Event classification. We presented the same dynamic stimulus repeatedly for 128 trials and accumulated a peristimulus time histogram (PSTH), which represents the probability of firing as a function of time. We divided this PSTH into discrete firing events by the method of Berry et al. (1997). Briefly, the PSTH was smoothed by a Gaussian filter with σ = 10 ms, which smoothed the PSTH within events but preserved separation between events. In this smoothed PSTH, minima that were deep compared with adjacent maxima were taken as boundaries between distinct events. Specifically, our algorithm required that the minimum was less than or equal to two-thirds of the square root of the product of the adjacent maxima. These boundaries were then used to divide to the original, unsmoothed PSTH into discrete intervals, such that all spikes were assigned to one and only one interval. We excluded from additional analysis any interval that contained spikes in fewer than 10% of the trials. We fit a Gaussian curve to each peak individually and defined the time window of the event as the mean time ± 2σ of this best-fit Gaussian. Spikes that did not fall within any event so defined were classified as nonvisual responses. In the analysis of Figure 2 D only, we separately identified “reliable” firing events using the same method but including only events that contained spikes in at least 80% of trials.

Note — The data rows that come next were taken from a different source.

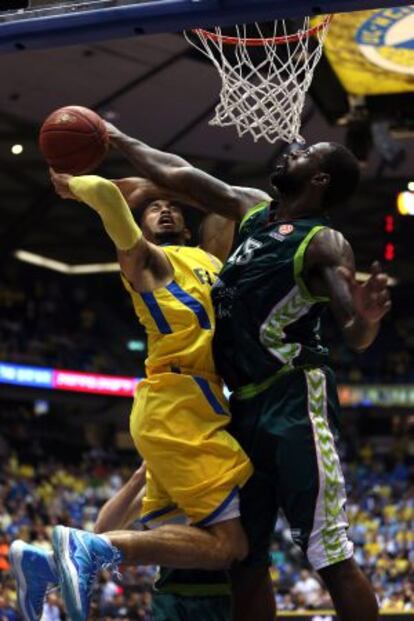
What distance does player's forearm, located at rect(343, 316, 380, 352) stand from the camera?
3826mm

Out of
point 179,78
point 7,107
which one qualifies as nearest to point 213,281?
point 179,78

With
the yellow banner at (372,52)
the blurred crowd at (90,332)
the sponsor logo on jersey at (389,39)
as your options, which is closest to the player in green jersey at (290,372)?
the sponsor logo on jersey at (389,39)

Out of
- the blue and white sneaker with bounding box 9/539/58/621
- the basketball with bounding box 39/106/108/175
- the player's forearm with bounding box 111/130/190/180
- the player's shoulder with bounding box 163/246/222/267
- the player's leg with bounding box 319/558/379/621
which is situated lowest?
the player's leg with bounding box 319/558/379/621

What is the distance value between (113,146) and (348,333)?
156 cm

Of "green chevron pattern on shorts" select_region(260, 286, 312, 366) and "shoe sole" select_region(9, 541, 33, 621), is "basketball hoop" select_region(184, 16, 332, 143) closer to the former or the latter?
"green chevron pattern on shorts" select_region(260, 286, 312, 366)

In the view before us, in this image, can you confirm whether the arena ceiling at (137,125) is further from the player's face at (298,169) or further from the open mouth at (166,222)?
the player's face at (298,169)

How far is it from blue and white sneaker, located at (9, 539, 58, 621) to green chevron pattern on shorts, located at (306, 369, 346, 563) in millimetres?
1010

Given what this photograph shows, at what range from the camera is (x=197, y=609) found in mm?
4906

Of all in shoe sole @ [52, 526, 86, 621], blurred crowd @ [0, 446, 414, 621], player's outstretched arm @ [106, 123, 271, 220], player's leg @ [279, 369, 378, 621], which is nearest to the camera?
shoe sole @ [52, 526, 86, 621]

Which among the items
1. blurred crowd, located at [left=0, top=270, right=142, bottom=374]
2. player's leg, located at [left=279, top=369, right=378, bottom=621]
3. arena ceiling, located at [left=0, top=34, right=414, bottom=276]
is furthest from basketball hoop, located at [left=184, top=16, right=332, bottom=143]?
blurred crowd, located at [left=0, top=270, right=142, bottom=374]

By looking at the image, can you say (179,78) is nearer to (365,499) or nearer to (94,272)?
(365,499)

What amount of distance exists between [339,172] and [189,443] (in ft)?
3.93

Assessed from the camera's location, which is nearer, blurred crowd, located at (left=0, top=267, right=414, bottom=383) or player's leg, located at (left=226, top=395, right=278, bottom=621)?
player's leg, located at (left=226, top=395, right=278, bottom=621)

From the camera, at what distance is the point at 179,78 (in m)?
16.9
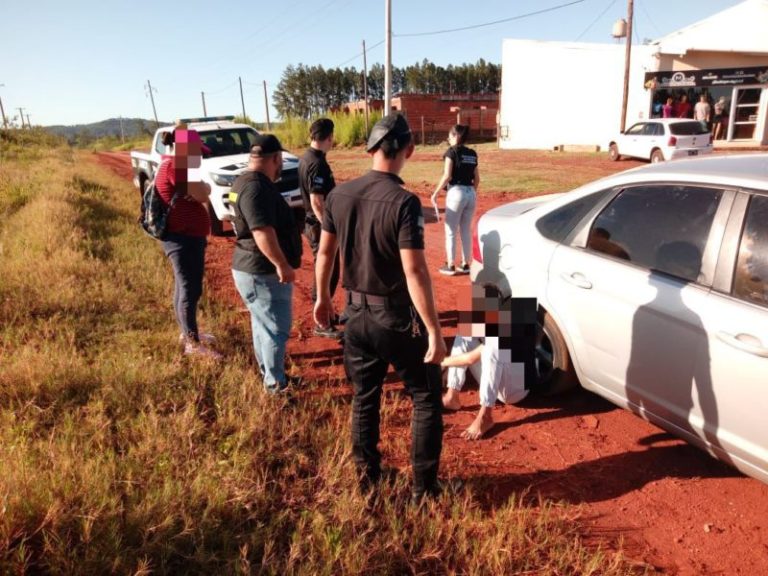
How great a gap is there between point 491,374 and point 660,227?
127cm

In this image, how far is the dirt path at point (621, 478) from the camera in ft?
8.09

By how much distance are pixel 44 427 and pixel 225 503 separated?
1500 millimetres

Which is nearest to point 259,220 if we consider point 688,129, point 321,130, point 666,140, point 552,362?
point 321,130

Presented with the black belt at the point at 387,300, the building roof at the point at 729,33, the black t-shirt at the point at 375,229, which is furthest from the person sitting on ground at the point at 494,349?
the building roof at the point at 729,33

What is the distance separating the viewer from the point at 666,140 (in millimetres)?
17219

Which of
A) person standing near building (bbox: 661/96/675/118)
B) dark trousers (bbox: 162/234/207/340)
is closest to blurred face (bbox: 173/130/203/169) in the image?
dark trousers (bbox: 162/234/207/340)

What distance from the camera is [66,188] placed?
12.0m

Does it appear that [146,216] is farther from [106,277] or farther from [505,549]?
[505,549]

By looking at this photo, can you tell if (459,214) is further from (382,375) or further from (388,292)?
(388,292)

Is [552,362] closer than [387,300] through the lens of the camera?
No

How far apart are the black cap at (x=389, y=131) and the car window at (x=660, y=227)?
1490mm

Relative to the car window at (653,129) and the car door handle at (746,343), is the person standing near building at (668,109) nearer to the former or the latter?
the car window at (653,129)

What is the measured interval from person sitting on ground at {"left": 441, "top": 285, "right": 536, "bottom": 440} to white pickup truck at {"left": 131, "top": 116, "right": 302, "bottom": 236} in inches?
200

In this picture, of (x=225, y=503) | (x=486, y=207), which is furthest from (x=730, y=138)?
(x=225, y=503)
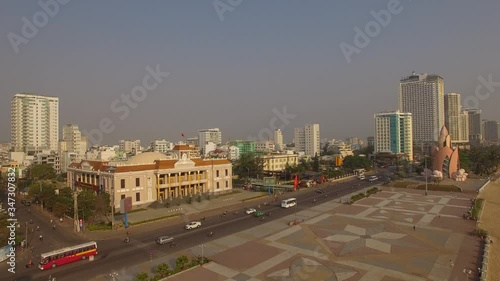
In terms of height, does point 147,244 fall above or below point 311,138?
below

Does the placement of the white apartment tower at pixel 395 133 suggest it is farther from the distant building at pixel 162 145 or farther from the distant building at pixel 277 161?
the distant building at pixel 162 145

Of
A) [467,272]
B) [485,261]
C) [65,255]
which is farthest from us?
[65,255]

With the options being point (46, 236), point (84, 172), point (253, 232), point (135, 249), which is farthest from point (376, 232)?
point (84, 172)

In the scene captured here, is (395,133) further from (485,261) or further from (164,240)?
(164,240)

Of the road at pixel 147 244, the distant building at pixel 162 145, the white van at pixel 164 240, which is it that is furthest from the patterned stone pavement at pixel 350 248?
the distant building at pixel 162 145

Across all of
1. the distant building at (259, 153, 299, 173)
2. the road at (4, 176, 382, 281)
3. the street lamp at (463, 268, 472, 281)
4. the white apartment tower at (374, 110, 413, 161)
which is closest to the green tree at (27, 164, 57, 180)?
the distant building at (259, 153, 299, 173)

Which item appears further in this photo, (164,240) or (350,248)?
(164,240)

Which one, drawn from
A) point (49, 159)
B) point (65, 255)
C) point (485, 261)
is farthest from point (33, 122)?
point (485, 261)

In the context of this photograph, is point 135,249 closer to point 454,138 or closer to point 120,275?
point 120,275
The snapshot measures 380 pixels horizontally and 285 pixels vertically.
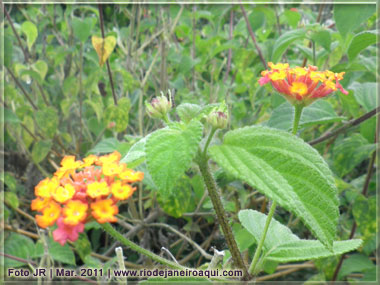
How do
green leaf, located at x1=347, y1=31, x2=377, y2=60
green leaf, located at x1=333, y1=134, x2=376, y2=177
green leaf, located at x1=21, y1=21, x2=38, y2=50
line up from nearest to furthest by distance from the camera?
green leaf, located at x1=347, y1=31, x2=377, y2=60 < green leaf, located at x1=333, y1=134, x2=376, y2=177 < green leaf, located at x1=21, y1=21, x2=38, y2=50

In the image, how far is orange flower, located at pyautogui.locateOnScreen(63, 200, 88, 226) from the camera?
0.36m

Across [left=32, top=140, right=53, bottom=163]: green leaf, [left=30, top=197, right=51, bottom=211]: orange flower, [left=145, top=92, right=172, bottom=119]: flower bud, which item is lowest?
[left=32, top=140, right=53, bottom=163]: green leaf

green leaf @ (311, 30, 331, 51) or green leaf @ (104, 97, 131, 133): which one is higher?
green leaf @ (311, 30, 331, 51)

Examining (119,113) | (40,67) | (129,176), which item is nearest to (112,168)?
(129,176)

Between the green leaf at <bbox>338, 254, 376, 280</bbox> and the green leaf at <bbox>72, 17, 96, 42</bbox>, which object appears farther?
the green leaf at <bbox>72, 17, 96, 42</bbox>

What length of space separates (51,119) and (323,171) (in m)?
0.73

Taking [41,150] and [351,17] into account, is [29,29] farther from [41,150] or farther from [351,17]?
[351,17]

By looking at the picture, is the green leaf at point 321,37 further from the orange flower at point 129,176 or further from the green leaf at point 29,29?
the green leaf at point 29,29

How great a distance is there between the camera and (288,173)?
362mm

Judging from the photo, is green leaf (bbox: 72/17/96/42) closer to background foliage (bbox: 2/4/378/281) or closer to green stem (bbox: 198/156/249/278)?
background foliage (bbox: 2/4/378/281)

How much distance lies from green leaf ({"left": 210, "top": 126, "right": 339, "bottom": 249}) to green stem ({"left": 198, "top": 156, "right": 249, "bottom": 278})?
25 millimetres

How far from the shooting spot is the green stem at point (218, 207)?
15.7 inches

Burst probability and priming probability. We define the burst probability within a visual firing event as the percentage of trials containing a burst within the event time window. Conceptually, we define the probability of priming within a firing event as the fraction of trials in which the T-type calcium channel was deinactivated at the time of the event. Operationally, we estimated this from the fraction of all responding trials that contained a burst.
To determine reproducibility of burst probability, we divided the data from each cell and stimulus into two non-overlapping sets: the 64 odd-numbered trials and the 64 even-numbered trials. For each visual firing event as defined above, we determined the burst probability for each half of the data. These two independent estimates are compared in Figure 4 E. We also computed the probability of priming separately in the two data sets; the estimates were similarly well correlated (data not shown).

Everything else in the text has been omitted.